Alles ist teurer geworden, es herrscht große Unruhe, da russische Truppen bereitstehen, die jederzeit Polen angreifen könnten. Man merkte natürlich eine gewisse Angst, die bei diesen Thema aufkam. Nicht zuletzt wegen des Zweiten Weltkriegs, als die Russen nach Polen kamen. Denn laut den Erzählungen meiner Familie waren diese noch viel schlimmer als die Deutschen. Auch mir wird es mulmig zumute, wenn ich an diese Gefahr denke. Tag 3: An unserem dritten Tag besuchten wir das Elternhaus sowie das Grab meines Uropas Kazimierz. Die Friedhöfe sind in Polen anders, da die Menschen dort über der Erde bestattet werden. Zudem gibt es Familiengräber. Diese werden gekauft, sobald jemand aus der Familie gestorben ist. Danach kommt jeder Verstorbene, der zur Familie gehört, auch in dieses Grab. So kann es sein, dass bis zu zehn Menschen in einem Grab bestattet sind. Dann muss ein neues her, da es keinen Platz mehr gibt. Diese Familiengräber sind nämlich so riesig, dass rechts und links nicht mehr erweitert werden kann, da die anderen Gräber angrenzen. T ag 4: In der Nähe von Mielec gibt es zwei Kurorte. In einen davon sind wir gefahren. Es war sehr schön dort. Es ist ruhig, mit vielen Grünanlagen zum Spazierengehen. Dort gab es unter anderem Heilwasser. Jedes Heilwasser hat eine andere Wirkung. Eines ist gut fürs Herz, aber schlecht für die Galle. Das andere ist gut für den Magen, sollte aber bei Herzproblemen nicht getrunken werden. Tag 5: An unserem letzten Tag kochten wir zusammen mit den Schwestern, der Schwägerin und den Nichten meiner Oma ein traditionelles polnisches Essen.Dabei wird mehr gewürzt. Zutaten, die für uns selbstverständlich sind, werden einfach weggelassen und durch etwas anderes ersetzt, das wir nie nehmen würden.

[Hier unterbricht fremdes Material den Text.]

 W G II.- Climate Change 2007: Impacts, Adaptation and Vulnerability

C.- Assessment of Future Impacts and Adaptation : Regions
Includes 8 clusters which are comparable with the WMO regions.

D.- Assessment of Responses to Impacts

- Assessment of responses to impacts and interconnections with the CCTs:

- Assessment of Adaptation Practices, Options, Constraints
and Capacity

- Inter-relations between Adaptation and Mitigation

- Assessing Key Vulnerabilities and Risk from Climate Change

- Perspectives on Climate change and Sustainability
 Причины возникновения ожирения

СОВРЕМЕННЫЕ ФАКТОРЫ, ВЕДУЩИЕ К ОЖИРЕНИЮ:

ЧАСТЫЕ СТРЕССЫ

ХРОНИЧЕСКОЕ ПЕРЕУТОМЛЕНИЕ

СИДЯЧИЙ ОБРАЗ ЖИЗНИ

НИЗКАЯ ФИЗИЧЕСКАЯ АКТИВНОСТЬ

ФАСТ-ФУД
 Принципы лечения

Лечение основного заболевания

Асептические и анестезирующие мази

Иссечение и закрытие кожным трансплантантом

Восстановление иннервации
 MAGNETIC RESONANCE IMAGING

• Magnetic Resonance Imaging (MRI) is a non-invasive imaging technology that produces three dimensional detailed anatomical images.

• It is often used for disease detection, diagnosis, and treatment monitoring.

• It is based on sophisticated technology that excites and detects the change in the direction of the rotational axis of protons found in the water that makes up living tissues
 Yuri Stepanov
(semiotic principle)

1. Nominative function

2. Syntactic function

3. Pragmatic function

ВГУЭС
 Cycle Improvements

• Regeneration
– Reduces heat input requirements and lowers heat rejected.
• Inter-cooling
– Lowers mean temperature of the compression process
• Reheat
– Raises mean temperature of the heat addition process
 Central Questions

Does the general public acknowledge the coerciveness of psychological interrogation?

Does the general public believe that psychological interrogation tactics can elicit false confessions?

Zuerst haben wir Rote Suppe gekocht (das ist Rote-Beete-Suppe mit Fleischbrühe), die eigentlich nur an Kommunionen oder Hoch-zeiten zubereitet wird.

Dann gab es polnische Teigtaschen. Diese werden aus Nudelteig gemacht. Einmal gibt es eine Füllung aus gestampften Kartoffeln mit Quark, gewürzt wird mit Salz und ordentlich Pfeffer. Die zweite Füllung besteht aus gekochtem Kraut und Hackfleisch.

Als Nachtisch gab es immer Kuchen und Tee oder für die Erwachsenen Kaffee. Zum Abendessen wird immer Tee getrunken, auch im Alltag."